Guardiamo ai concimi artificiali. La produzione in Italia è cresciuta da circa 12 milioni di quintali nel 1961-52, ai 17 milioni del 1970-71, mentre il consumo è passato da 8 milioni a più di 12 milioni di quintali. Nella progressiva trasformazione del terreno agrario italiano in una vasta distesa di concime artificiale con qualche traccia di residui geologici e sali minerali ci stiamo difendendo bene: usavamo poco più di 10 kilogrammi di concime per ettaro di concime azotato nel 1955, mentre ora siamo pericolosamente vicini ai 40 kilogrammi. Una quadruplicazione del consumo in 15 anni!
Non esiste una Decatur italiana, ma in compenso non mancano le zone dove, per via del massiccio uso degli insetticidi in agricoltura, l’acqua risulta imbevibile: vivere a Ferrara per credere. Sulla base dei dati forniti dalla Associazione Nazionale Produttori fibre sintetiche artificiali e sintetiche risulta chele fibre poliamidiche sono passate dalle 955 tonnellate prodotte nel 1951 alle 112.118 tonnellate del 1969; le fibre acriliche, 775 tonnellate nel 1960 sono g:unte, in 10 anni, a 64.599 tonnellate. Vertiginosa crescita anche dei poliesteri, delle fibre polipropileniche e poliviniliche. Scomparsa delle fibre proteiche. In toto, nel 1971, l’Italia ha esportato 225.000 tonnellate di fibre sintetiche, importandone 139.000.
L’Italia è contemporaneamente mecca del petrolio e del bianco-bianchissimo; non vale lesinare su questi dati che sono molto significativi.

§

§ **CONSEGNA**: Prosegui il brano su concimi, insetticidi e fibre sintetiche in Italia, riprendendo subito dopo la sua ultima frase. I dati non hanno alcun ruolo in questo esercizio.

§ **REGISTRO DEI DATI**:
§

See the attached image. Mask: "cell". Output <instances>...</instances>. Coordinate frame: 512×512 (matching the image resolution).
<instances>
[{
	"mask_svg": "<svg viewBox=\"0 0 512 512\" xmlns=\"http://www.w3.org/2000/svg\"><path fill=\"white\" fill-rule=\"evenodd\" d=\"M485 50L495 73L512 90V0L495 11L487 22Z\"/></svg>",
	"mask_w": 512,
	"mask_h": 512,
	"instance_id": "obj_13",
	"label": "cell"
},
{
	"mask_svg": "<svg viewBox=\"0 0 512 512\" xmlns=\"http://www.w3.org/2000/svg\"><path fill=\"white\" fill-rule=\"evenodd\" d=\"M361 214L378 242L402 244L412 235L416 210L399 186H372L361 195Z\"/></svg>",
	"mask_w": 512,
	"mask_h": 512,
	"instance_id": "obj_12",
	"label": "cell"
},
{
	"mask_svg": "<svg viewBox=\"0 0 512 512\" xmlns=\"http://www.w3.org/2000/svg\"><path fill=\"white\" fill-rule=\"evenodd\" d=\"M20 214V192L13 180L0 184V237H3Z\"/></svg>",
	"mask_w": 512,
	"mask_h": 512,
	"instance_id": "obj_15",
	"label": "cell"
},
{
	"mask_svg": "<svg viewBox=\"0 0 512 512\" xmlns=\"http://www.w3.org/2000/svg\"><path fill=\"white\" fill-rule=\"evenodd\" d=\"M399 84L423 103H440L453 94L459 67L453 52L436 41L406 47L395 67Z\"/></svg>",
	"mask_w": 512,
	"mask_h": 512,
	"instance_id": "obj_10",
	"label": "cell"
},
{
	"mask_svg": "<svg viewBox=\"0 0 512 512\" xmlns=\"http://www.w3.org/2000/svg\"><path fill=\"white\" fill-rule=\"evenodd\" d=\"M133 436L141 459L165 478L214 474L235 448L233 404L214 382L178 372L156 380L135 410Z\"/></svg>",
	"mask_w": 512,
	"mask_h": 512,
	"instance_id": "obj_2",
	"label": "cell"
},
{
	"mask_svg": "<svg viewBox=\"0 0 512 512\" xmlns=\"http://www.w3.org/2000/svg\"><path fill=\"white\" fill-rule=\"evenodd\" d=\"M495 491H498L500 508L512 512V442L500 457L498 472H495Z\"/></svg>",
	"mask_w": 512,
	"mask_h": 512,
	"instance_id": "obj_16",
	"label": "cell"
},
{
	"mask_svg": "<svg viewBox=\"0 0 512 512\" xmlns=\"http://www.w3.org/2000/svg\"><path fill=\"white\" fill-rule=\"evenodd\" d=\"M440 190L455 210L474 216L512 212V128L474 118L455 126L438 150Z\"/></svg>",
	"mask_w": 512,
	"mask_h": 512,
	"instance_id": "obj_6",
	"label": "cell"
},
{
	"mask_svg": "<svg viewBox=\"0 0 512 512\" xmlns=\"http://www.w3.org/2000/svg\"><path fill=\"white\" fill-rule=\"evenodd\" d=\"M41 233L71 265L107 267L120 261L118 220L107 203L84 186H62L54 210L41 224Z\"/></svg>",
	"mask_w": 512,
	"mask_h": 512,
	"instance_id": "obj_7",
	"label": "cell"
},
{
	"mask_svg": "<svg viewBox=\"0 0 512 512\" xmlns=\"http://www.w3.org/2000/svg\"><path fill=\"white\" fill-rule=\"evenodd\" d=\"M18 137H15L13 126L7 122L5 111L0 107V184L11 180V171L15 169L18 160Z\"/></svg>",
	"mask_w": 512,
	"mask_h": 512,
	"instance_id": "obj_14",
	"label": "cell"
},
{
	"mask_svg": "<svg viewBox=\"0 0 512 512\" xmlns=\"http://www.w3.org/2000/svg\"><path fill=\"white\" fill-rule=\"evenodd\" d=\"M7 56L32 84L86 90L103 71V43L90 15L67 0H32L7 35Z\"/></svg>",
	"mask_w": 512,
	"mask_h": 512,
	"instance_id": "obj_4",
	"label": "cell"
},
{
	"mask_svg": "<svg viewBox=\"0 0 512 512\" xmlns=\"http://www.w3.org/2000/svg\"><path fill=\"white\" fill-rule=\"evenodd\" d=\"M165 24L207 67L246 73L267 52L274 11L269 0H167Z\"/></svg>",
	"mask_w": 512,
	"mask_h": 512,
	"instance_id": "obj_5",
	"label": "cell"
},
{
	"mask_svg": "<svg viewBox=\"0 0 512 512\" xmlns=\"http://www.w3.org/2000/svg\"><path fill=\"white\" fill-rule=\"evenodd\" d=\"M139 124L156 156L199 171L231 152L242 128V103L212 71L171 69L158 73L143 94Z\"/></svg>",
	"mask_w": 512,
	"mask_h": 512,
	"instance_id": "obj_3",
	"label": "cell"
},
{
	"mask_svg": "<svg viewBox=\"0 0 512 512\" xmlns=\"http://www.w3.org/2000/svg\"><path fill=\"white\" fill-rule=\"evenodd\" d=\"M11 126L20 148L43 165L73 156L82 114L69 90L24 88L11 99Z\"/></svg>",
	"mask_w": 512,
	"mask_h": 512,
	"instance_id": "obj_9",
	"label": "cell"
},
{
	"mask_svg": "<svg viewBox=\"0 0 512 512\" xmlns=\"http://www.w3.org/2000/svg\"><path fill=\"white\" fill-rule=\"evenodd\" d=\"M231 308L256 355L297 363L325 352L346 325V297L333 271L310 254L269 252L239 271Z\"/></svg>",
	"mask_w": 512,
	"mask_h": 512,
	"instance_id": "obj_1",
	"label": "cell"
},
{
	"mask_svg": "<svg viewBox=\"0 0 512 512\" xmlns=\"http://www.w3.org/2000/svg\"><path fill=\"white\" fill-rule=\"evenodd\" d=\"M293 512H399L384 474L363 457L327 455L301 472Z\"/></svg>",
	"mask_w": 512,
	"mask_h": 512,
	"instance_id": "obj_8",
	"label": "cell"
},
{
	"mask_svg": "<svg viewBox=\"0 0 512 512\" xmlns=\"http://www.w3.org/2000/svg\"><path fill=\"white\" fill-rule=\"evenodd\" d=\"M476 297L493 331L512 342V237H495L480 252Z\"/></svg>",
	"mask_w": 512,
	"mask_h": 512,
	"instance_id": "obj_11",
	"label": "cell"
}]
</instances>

§

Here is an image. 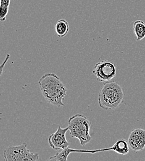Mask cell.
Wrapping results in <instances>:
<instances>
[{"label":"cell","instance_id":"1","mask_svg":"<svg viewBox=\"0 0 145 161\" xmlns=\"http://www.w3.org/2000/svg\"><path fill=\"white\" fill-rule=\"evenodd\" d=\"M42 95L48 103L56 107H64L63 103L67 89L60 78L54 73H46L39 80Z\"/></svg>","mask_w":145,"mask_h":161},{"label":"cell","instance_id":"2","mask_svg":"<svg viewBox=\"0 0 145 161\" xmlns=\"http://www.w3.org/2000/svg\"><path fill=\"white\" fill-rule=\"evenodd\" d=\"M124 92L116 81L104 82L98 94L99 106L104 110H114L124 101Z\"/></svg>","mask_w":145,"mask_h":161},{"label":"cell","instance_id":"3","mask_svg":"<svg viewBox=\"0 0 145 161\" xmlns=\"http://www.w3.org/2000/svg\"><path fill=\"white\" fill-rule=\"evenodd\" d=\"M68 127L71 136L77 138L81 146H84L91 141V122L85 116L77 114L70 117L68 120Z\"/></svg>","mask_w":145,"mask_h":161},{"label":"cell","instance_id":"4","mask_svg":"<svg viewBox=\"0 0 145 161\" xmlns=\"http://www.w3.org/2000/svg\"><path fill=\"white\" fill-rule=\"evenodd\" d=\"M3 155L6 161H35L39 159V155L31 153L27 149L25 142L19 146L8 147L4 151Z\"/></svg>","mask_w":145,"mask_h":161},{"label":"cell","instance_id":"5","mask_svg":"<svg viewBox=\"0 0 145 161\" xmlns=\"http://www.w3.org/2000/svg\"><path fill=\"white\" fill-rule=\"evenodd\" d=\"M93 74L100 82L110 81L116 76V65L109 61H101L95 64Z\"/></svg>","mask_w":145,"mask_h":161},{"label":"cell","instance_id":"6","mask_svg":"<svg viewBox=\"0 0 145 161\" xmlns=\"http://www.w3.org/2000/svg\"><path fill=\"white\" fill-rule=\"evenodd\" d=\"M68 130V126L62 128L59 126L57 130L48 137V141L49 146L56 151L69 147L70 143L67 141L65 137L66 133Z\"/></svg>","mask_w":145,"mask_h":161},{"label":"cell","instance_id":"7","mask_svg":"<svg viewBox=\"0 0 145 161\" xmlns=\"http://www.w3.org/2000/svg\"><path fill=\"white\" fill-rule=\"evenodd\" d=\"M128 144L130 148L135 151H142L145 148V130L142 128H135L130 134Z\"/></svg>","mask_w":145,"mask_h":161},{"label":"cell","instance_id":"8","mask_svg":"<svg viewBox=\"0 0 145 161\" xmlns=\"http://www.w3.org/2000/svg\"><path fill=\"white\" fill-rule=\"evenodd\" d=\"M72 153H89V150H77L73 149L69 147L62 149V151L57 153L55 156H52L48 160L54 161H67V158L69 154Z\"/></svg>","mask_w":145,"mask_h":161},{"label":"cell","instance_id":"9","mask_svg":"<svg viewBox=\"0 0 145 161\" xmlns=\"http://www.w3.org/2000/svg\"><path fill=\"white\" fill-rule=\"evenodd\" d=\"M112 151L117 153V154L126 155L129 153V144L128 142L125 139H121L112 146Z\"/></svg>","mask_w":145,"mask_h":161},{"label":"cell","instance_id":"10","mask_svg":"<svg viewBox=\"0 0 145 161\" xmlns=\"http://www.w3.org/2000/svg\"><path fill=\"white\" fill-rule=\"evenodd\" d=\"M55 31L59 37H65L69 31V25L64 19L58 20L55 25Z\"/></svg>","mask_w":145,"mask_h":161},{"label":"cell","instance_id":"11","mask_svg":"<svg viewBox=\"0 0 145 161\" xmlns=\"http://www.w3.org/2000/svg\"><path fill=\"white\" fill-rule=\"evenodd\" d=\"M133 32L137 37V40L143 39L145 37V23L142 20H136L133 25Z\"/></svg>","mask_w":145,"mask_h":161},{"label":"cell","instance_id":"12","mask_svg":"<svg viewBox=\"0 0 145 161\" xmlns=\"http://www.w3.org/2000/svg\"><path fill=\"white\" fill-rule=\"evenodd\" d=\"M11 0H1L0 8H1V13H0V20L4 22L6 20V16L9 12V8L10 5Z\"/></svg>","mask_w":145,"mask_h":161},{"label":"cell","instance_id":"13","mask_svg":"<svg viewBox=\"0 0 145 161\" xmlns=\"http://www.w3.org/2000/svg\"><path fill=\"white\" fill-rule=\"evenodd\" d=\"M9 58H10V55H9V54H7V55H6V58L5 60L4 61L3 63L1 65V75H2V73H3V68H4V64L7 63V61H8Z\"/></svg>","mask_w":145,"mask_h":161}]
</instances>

§

§ **RISPOSTA**:
Il collasso del sapone da bucato, cui fa riscontro il sempre più solido decollo dei prodotti formulati a base dì tensioattivo, può essere verificato anche solo ricordando che, di fronte alle 390.000 tonnellate di polvere da bucato prodotta nel 1969, stanno le 195.000 tonnellate di detersivo prodotte nel 1964. Quello che a noi ora interessa osservare è che, a monte della detergenza e della martellante propaganda di questi prodotti, è un mercato completamente in mano agli Stati Uniti ed ai paesi occidentali, fra cui anche la nostra colonizzata Italia, con cifre di affari da capogiro. Basti pensare che in Italia, dal 1965 al 1970, il consumo dei detersivi è passato da 97,9 a 152,5 miliardi di lire, con un aumento molto vicino al 50°!0. Le vendite maggiori sono state toccate dai detersivi per lavatrici (dai 31,5 ai 74,5 miliardi), con questi emblemi al traguardo del primato: Dixan, Dash, Dinamo, Ali, Aiax Lanciere Bianco.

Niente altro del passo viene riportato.